In this case, the length of the unfingered string is given as l = 65 cm (converted to meters by dividing by 100).
The wave speed v is determined by the tension and mass per unit length of the string. Since these remain unchanged as indicated in the question, we can consider v as a constant for our calculations.
To determine the positions x of the first six frets, we can use the ratio of frequencies of neighboring notes from the equally tempered chromatic scale, which is given as 2^(1/12).

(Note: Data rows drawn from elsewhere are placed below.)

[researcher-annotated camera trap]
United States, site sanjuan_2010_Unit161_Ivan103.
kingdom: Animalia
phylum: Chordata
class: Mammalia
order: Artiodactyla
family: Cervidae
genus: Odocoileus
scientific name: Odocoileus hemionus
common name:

Starting with the unfingered length, we can calculate the frequency for each fret using the formula:
fret frequency = unfingered frequency * (2^(1/12))^fret_number
Where fret frequency is the frequency of the note produced by the specific fret, unfingered frequency is the frequency of the unfingered open string, fret_number is the fret number (1 for the first fret, 2 for the second fret, and so on).
We can calculate the frequencies for the first six frets using this formula. Then, to find the position x for each fret, we can rearrange the formula for frequency:
l = v / (2 * f)
and solve for length:
l = v / (2 * (fret frequency))
Substituting the known values for length and frequency, we can solve for the position x.
Repeat this process for each of the six frets to determine their respective positions.